The Professional Golfers’ Association Tour (PGA Tour) of America contracted with Schneider Electric to provide hazardous weather forecasts for the Champions, Seniors, and Ladies Professional Golf Association (LPGA) golf tours, and for several other premiere golf events.

In addition to high-resolution forecasts, lightning-strike and radar data, and other data and forecasts from the Schneider Electric home office, meteorologists assigned to cover the events have Internet access to real-time radar and lightning-strike data from the National Lightning Data Network (NLDN). This information allows them to forecast the arrival time of storms moving in their direction to better schedule the events and their TV coverage. However, the meteorologists also needed to know if decaying storms or new storms building close by or overhead were electrically charged enough to be a lightning threat.

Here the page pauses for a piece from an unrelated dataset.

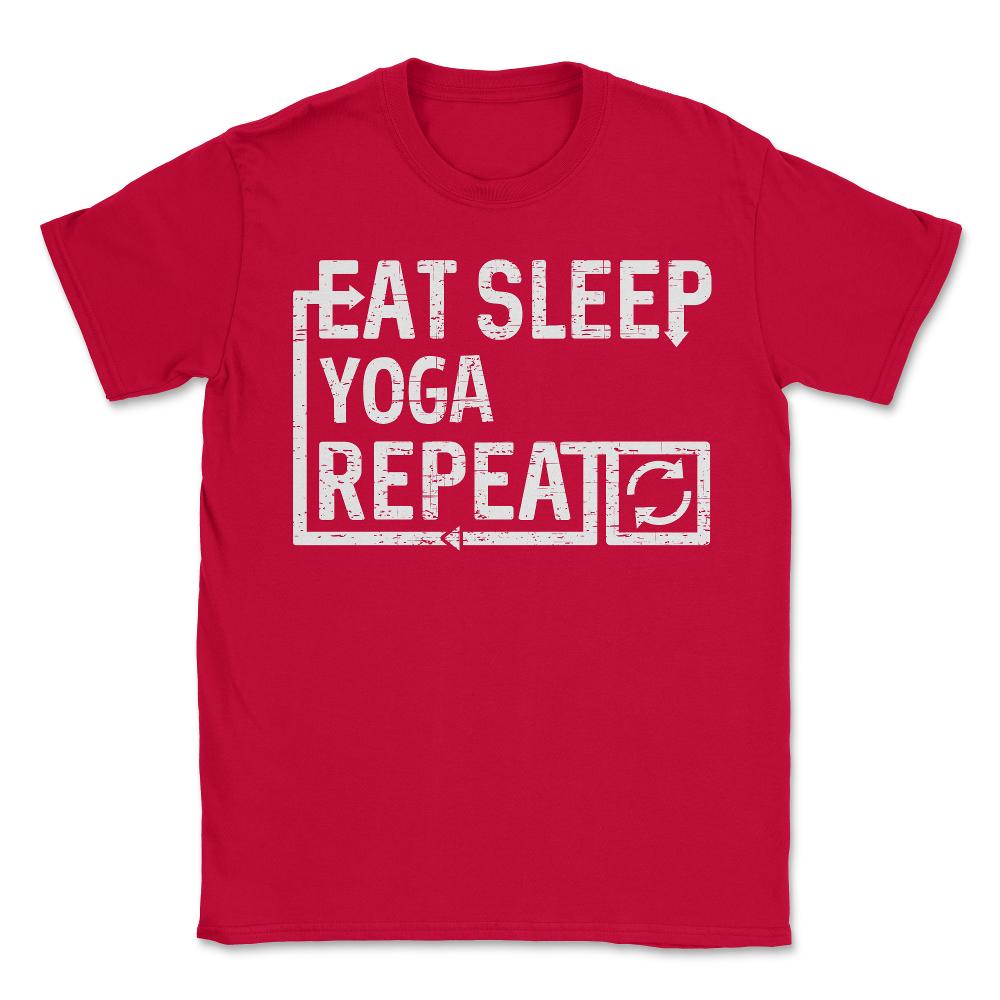 Eat Sleep Yoga - Unisex T-Shirt - Red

In 2006, SchneiderElectricpurchased six portable CS110 electric field meter systems from Campbell Scientific to measure the electric fields created by these threatening clouds. Strongly rising electric-field readings due to charged clouds within 5 to 7 miles of the sensor warn the meteorologists of the lightning threat so they can sound the alarm and clear the area of participants and spectators. These lightning prediction systems don’t rely on previous lightning strikes and thus can warn before the first strike. The need for a predictive system is illustrated by the fact that while intra-cloud lightning often develops first in a storm, in east central Florida, 23 percent of the first strikes are cloud-ground strikes.

The CS110 system the PGA Tour uses includes small, low-power radios that allow the system to be placed in good, open sites several hundred yards from the weather command center. This eliminates the need for cables to bring the data into the laptop where it is displayed. The very low-power field meter and radio allow the systems to run about three days on a 7-amp-hour motorcycle battery. A second battery is recharged while the first is in use. To accommodate the requirement to be deployed one week and be traveling to the next event the following week, the sensitive equipment is packaged in two rugged, foam-lined Pelican Storm cases and the tripod is transported via golf cart. Prewired connectors and quick-mount brackets allow the system to be deployed in less than half an hour.

Schneider Electric has since purchased five additional systems to accommodate a growing demand for this service. The CS110 has since been packaged into the LW110 lightning warning system for long-term use at a golf course, school, or park.